• [TASK]:
In the listing below, substitute "batting gauntlet" for every occurrence of "batting glove" and reproduce the rest of the listing unchanged. Leave the pictures out of your output.

[Questions about pictured scenes]
━━━━
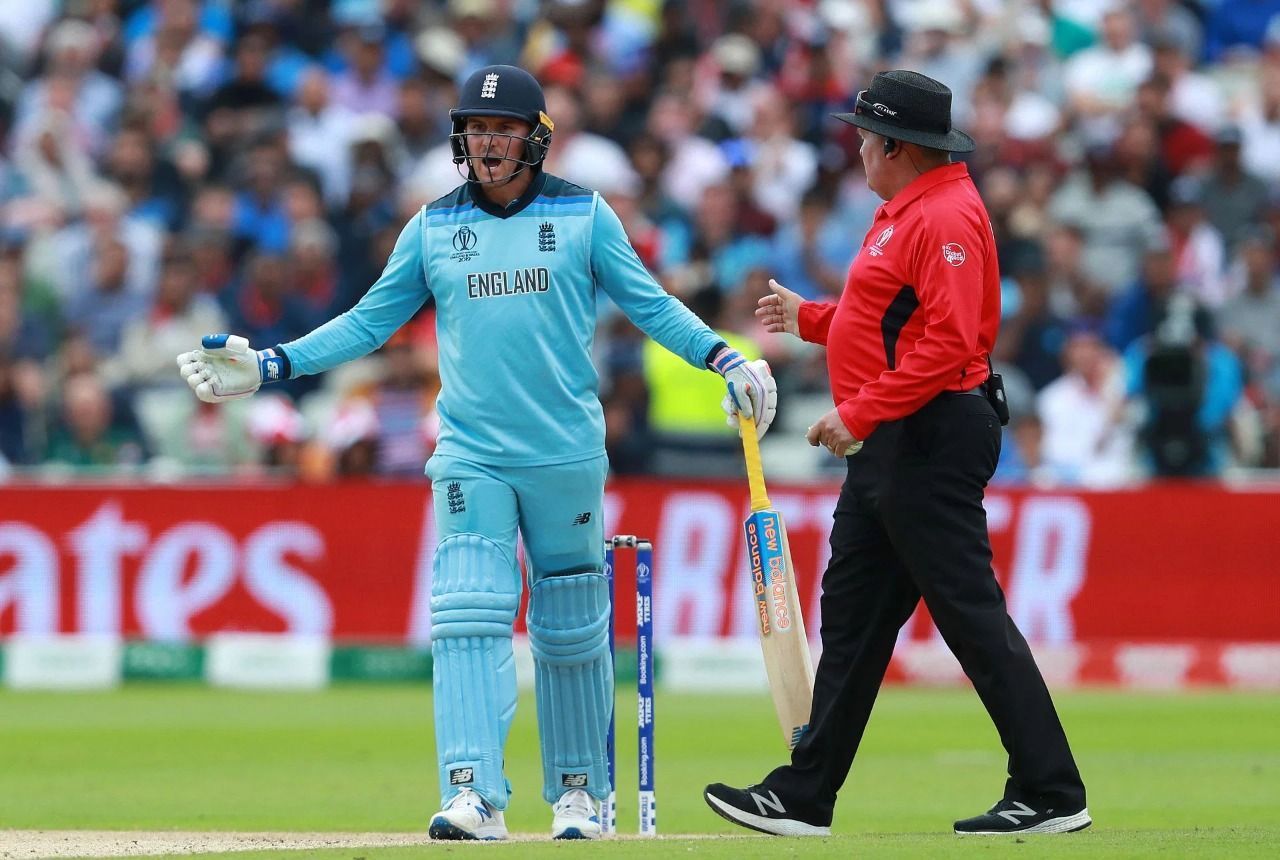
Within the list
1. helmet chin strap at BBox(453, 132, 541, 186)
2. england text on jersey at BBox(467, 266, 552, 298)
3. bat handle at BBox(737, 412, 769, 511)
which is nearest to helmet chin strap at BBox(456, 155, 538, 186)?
helmet chin strap at BBox(453, 132, 541, 186)

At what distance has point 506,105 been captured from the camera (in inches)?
306

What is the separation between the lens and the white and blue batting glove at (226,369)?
779 centimetres

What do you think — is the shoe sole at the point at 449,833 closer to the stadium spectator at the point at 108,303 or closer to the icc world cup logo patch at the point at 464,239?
the icc world cup logo patch at the point at 464,239

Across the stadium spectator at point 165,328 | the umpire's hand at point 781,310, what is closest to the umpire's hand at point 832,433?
the umpire's hand at point 781,310

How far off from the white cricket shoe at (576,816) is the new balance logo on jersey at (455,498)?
109cm

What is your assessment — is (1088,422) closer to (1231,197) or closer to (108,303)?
(1231,197)

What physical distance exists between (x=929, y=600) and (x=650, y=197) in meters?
11.2

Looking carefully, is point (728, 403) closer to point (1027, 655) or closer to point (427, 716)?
point (1027, 655)

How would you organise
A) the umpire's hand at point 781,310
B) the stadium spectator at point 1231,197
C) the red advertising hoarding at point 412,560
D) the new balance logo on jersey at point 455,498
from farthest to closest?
the stadium spectator at point 1231,197 → the red advertising hoarding at point 412,560 → the umpire's hand at point 781,310 → the new balance logo on jersey at point 455,498

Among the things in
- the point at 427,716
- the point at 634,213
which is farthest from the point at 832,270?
the point at 427,716

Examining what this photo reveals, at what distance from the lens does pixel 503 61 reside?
20188 mm

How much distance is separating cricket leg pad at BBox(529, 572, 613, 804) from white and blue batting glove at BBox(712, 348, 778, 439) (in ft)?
2.52

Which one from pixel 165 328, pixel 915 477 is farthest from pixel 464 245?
pixel 165 328

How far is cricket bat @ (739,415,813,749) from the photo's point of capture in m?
7.78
━━━━
• [WORKED ANSWER]:
Within the list
1. helmet chin strap at BBox(453, 132, 541, 186)
2. england text on jersey at BBox(467, 266, 552, 298)
3. bat handle at BBox(737, 412, 769, 511)
which is nearest to helmet chin strap at BBox(456, 155, 538, 186)?
helmet chin strap at BBox(453, 132, 541, 186)

At what distance has point 506,105 been captured from the camera (in inches)?
306

What is the separation between the lens and the white and blue batting gauntlet at (226,369)?
779 centimetres

What do you think — is the shoe sole at the point at 449,833 closer to the stadium spectator at the point at 108,303 or closer to the icc world cup logo patch at the point at 464,239?
the icc world cup logo patch at the point at 464,239

Across the stadium spectator at point 165,328 | the umpire's hand at point 781,310, what is closest to the umpire's hand at point 832,433?
the umpire's hand at point 781,310

How far off from the white cricket shoe at (576,816) is the new balance logo on jersey at (455,498)?
109cm

What is your assessment — is (1088,422) closer to (1231,197) or closer to (108,303)?
(1231,197)

What physical distance exists between (x=929, y=600) and (x=650, y=197) in meters?
11.2

Looking carefully, is point (728, 403) closer to point (1027, 655) or closer to point (427, 716)?
point (1027, 655)

How would you organise
A) the umpire's hand at point 781,310
B) the stadium spectator at point 1231,197
C) the red advertising hoarding at point 412,560
D) the new balance logo on jersey at point 455,498
from farthest to closest?
the stadium spectator at point 1231,197 → the red advertising hoarding at point 412,560 → the umpire's hand at point 781,310 → the new balance logo on jersey at point 455,498

Among the things in
- the point at 427,716
- the point at 634,213
which is farthest from the point at 832,270?
the point at 427,716

Examining what this photo reveals, at what distance from the lens does pixel 503 61 reside?
20188 mm

How much distance is separating cricket leg pad at BBox(529, 572, 613, 804) from white and blue batting gauntlet at BBox(712, 348, 778, 439) (in ft)?
2.52

Which one from pixel 165 328, pixel 915 477 is farthest from pixel 464 245?
pixel 165 328

How far is cricket bat @ (739,415,813,749) from the photo's point of capture in m?
7.78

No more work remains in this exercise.